Return the records exactly as they are.

Stored items
::::::::

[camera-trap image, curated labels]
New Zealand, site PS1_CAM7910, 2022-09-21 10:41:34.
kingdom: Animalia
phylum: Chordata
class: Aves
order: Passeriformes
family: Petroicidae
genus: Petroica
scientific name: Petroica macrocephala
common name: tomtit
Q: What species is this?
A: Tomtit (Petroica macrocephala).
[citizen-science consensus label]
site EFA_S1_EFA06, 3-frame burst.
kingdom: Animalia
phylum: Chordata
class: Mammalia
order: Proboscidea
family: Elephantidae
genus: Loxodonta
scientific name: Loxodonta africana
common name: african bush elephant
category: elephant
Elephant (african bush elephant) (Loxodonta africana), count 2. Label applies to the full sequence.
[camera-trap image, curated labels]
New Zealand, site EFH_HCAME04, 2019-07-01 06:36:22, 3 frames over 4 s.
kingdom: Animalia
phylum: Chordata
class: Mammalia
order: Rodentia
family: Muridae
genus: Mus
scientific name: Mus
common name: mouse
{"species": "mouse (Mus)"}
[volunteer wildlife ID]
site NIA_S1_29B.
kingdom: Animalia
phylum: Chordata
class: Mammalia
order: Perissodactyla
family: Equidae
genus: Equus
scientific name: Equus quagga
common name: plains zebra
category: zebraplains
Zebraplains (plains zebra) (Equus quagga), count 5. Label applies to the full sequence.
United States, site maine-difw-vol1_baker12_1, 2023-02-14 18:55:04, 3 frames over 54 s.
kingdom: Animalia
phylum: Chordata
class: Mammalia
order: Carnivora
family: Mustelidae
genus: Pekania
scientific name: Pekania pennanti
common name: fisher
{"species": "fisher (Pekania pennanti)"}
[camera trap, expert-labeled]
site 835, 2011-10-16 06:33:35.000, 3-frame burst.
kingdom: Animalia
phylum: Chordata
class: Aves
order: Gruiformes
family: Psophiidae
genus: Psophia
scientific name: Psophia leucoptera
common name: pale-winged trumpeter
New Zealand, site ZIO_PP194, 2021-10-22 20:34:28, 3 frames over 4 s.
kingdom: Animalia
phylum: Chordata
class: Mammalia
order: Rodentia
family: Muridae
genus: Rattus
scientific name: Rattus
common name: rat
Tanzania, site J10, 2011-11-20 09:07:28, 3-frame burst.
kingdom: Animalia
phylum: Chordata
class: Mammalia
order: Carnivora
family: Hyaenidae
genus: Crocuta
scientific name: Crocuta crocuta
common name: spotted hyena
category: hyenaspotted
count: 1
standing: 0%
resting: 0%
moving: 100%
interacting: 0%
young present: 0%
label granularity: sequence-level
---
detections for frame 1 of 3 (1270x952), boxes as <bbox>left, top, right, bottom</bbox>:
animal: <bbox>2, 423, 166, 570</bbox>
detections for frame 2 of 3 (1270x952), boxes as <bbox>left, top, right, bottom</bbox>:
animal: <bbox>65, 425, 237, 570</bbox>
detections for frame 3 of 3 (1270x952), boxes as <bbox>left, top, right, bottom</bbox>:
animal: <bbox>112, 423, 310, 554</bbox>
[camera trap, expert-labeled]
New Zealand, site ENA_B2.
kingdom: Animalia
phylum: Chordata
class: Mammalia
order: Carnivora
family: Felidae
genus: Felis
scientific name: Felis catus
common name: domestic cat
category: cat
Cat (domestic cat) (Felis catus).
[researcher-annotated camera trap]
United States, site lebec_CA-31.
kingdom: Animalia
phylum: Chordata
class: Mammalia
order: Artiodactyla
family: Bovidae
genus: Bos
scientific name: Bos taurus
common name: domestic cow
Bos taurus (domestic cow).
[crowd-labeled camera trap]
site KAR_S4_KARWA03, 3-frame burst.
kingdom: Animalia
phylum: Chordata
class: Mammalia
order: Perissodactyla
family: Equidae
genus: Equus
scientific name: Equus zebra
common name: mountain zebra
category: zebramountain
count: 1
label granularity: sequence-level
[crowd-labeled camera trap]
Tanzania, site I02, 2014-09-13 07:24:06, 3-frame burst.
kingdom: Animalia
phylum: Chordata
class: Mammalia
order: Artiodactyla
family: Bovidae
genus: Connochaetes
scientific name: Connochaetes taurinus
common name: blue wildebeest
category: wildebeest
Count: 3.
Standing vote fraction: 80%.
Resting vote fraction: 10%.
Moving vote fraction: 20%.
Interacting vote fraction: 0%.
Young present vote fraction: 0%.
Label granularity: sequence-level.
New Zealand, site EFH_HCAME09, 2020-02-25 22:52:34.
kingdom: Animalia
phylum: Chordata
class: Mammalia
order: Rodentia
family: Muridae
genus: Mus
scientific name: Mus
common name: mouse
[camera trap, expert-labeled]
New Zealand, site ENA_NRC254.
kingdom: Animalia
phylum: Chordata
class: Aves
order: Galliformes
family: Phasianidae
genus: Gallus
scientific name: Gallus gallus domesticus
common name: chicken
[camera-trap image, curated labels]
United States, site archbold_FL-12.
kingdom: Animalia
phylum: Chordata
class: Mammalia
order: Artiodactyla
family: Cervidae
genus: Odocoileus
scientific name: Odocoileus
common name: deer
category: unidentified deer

::::::::

Answer
[camera-trap image, curated labels]
New Zealand, site PS1_CAM7910, 2022-09-21 10:41:34.
kingdom: Animalia
phylum: Chordata
class: Aves
order: Passeriformes
family: Petroicidae
genus: Petroica
scientific name: Petroica macrocephala
common name: tomtit
Q: What species is this?
A: Tomtit (Petroica macrocephala).
[citizen-science consensus label]
site EFA_S1_EFA06, 3-frame burst.
kingdom: Animalia
phylum: Chordata
class: Mammalia
order: Proboscidea
family: Elephantidae
genus: Loxodonta
scientific name: Loxodonta africana
common name: african bush elephant
category: elephant
Elephant (african bush elephant) (Loxodonta africana), count 2. Label applies to the full sequence.
[camera-trap image, curated labels]
New Zealand, site EFH_HCAME04, 2019-07-01 06:36:22, 3 frames over 4 s.
kingdom: Animalia
phylum: Chordata
class: Mammalia
order: Rodentia
family: Muridae
genus: Mus
scientific name: Mus
common name: mouse
{"species": "mouse (Mus)"}
[volunteer wildlife ID]
site NIA_S1_29B.
kingdom: Animalia
phylum: Chordata
class: Mammalia
order: Perissodactyla
family: Equidae
genus: Equus
scientific name: Equus quagga
common name: plains zebra
category: zebraplains
Zebraplains (plains zebra) (Equus quagga), count 5. Label applies to the full sequence.
United States, site maine-difw-vol1_baker12_1, 2023-02-14 18:55:04, 3 frames over 54 s.
kingdom: Animalia
phylum: Chordata
class: Mammalia
order: Carnivora
family: Mustelidae
genus: Pekania
scientific name: Pekania pennanti
common name: fisher
{"species": "fisher (Pekania pennanti)"}
[camera trap, expert-labeled]
site 835, 2011-10-16 06:33:35.000, 3-frame burst.
kingdom: Animalia
phylum: Chordata
class: Aves
order: Gruiformes
family: Psophiidae
genus: Psophia
scientific name: Psophia leucoptera
common name: pale-winged trumpeter
New Zealand, site ZIO_PP194, 2021-10-22 20:34:28, 3 frames over 4 s.
kingdom: Animalia
phylum: Chordata
class: Mammalia
order: Rodentia
family: Muridae
genus: Rattus
scientific name: Rattus
common name: rat
Tanzania, site J10, 2011-11-20 09:07:28, 3-frame burst.
kingdom: Animalia
phylum: Chordata
class: Mammalia
order: Carnivora
family: Hyaenidae
genus: Crocuta
scientific name: Crocuta crocuta
common name: spotted hyena
category: hyenaspotted
count: 1
standing: 0%
resting: 0%
moving: 100%
interacting: 0%
young present: 0%
label granularity: sequence-level
---
detections for frame 1 of 3 (1270x952), boxes as <bbox>left, top, right, bottom</bbox>:
animal: <bbox>2, 423, 166, 570</bbox>
detections for frame 2 of 3 (1270x952), boxes as <bbox>left, top, right, bottom</bbox>:
animal: <bbox>65, 425, 237, 570</bbox>
detections for frame 3 of 3 (1270x952), boxes as <bbox>left, top, right, bottom</bbox>:
animal: <bbox>112, 423, 310, 554</bbox>
[camera trap, expert-labeled]
New Zealand, site ENA_B2.
kingdom: Animalia
phylum: Chordata
class: Mammalia
order: Carnivora
family: Felidae
genus: Felis
scientific name: Felis catus
common name: domestic cat
category: cat
Cat (domestic cat) (Felis catus).
[researcher-annotated camera trap]
United States, site lebec_CA-31.
kingdom: Animalia
phylum: Chordata
class: Mammalia
order: Artiodactyla
family: Bovidae
genus: Bos
scientific name: Bos taurus
common name: domestic cow
Bos taurus (domestic cow).
[crowd-labeled camera trap]
site KAR_S4_KARWA03, 3-frame burst.
kingdom: Animalia
phylum: Chordata
class: Mammalia
order: Perissodactyla
family: Equidae
genus: Equus
scientific name: Equus zebra
common name: mountain zebra
category: zebramountain
count: 1
label granularity: sequence-level
[crowd-labeled camera trap]
Tanzania, site I02, 2014-09-13 07:24:06, 3-frame burst.
kingdom: Animalia
phylum: Chordata
class: Mammalia
order: Artiodactyla
family: Bovidae
genus: Connochaetes
scientific name: Connochaetes taurinus
common name: blue wildebeest
category: wildebeest
Count: 3.
Standing vote fraction: 80%.
Resting vote fraction: 10%.
Moving vote fraction: 20%.
Interacting vote fraction: 0%.
Young present vote fraction: 0%.
Label granularity: sequence-level.
New Zealand, site EFH_HCAME09, 2020-02-25 22:52:34.
kingdom: Animalia
phylum: Chordata
class: Mammalia
order: Rodentia
family: Muridae
genus: Mus
scientific name: Mus
common name: mouse
[camera trap, expert-labeled]
New Zealand, site ENA_NRC254.
kingdom: Animalia
phylum: Chordata
class: Aves
order: Galliformes
family: Phasianidae
genus: Gallus
scientific name: Gallus gallus domesticus
common name: chicken
[camera-trap image, curated labels]
United States, site archbold_FL-12.
kingdom: Animalia
phylum: Chordata
class: Mammalia
order: Artiodactyla
family: Cervidae
genus: Odocoileus
scientific name: Odocoileus
common name: deer
category: unidentified deer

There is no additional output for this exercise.